En medios bárbaros la pleitesía se paga con acceso a las nóminas y favores circunstanciales. Para los más aguerridos, trepadores, leales y aptos para desempeñarse en las peores gestiones, se garantizan recompensas, beneficios, posiciones y canonjías. Agrupados en batallón de invasores, los bárbaros se desplazan y actúan según instrucciones. Los apodan las fuerzas vivas, porque obedecen en bloque, los movilizan en bola y los mantienen en reserva, según la consigna de alborotarse o aplaudir, vitorear o asaltar espacios públicos o privados. Carne de mítines y alabanzas al jefe, asombra la facilidad con que aceptan igualarse y mantenerse hacia abajo creyendo que triunfan mientras más se hunden en la derrota.
Aborrecer al distinto, a quien no pertenece al rebaño y a los insatisfechos dejó de ser lo que lo que se temía cuando, sin ver a su alrededor, se esperaba a los bárbaros. Lo ayer fantaseado fue leve sospecha del infierno de hoy; infierno donde matar, extorsionar, asaltar, vejar, zaherir o amparar la injusticia, equivale a cultivar el atraso y a reducir a la patria a una pobre, lastimosa e infecunda tumba furtiva. Tierra miserable la nuestra, bañada con la sangre derramada por los criminales protegidos por los bárbaros.

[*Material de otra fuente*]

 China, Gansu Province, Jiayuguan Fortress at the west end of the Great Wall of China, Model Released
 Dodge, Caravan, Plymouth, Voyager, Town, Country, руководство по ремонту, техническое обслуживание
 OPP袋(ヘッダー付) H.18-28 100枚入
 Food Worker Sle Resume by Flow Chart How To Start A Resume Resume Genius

Kavafis me hizo ver la barbarie de muchas formas. Kavafis muestra la costumbre de arremeter y destruir: Qué esperamos congregados en el foro?/ Es a los bárbaros que hoy llegan… Esperar, si, como si lo grave y lo peor no ocurriera, todavía:
-¿Por qué nuestro emperador madrugó tanto
y en su trono, a la puerta mayor de la ciudad,
está sentado, solemne y ciñendo su corona?
Porque hoy llegarán los bárbaros.
Y el emperador espera para dar
a su jefe la acogida. Incluso preparó,
para entregárselo, un pergamino. En él
muchos títulos y dignidades hay escritos.
Antes pues, mucho antes de que nos diéramos cuenta de que los bárbaros no llegarían porque ya se habían adueñado de nuestras vidas, no los veíamos porque no los quisimos ver. A sus anchas impusieron un modo de ser, de estar, de gobernar, de aborrecer, de odiar, de multiplicarse y de arrastrar a los súbditos por debajo de sí mismos; abajo, sí, hasta donde el hombre deja de ser hombre y acepta de buen grado su condición inferior. Que todos y especialmente los Senadores, aguardaban sentados a que llegaran los bárbaros (aunque ellos mismos ya eran también bárbaros)…: ¡Qué cerca y qué lejos se siente el diabólico furor del poder! ¡Qué difícil, para el invadido, reconocer la naturaleza del invasor! Los bárbaros de Kavafis no eran distintos a los bárbaros que hoy desacreditan, mancillan y borran de la memoria el legado de los tlamatinime. Hay que reconocer, a pesar de todo, que en todo tiempo y lugar son iguales los bárbaros que carecen de virtud y de patria y los que impiden rescatar el pasado para construir un mejor y cada vez más luminoso presente.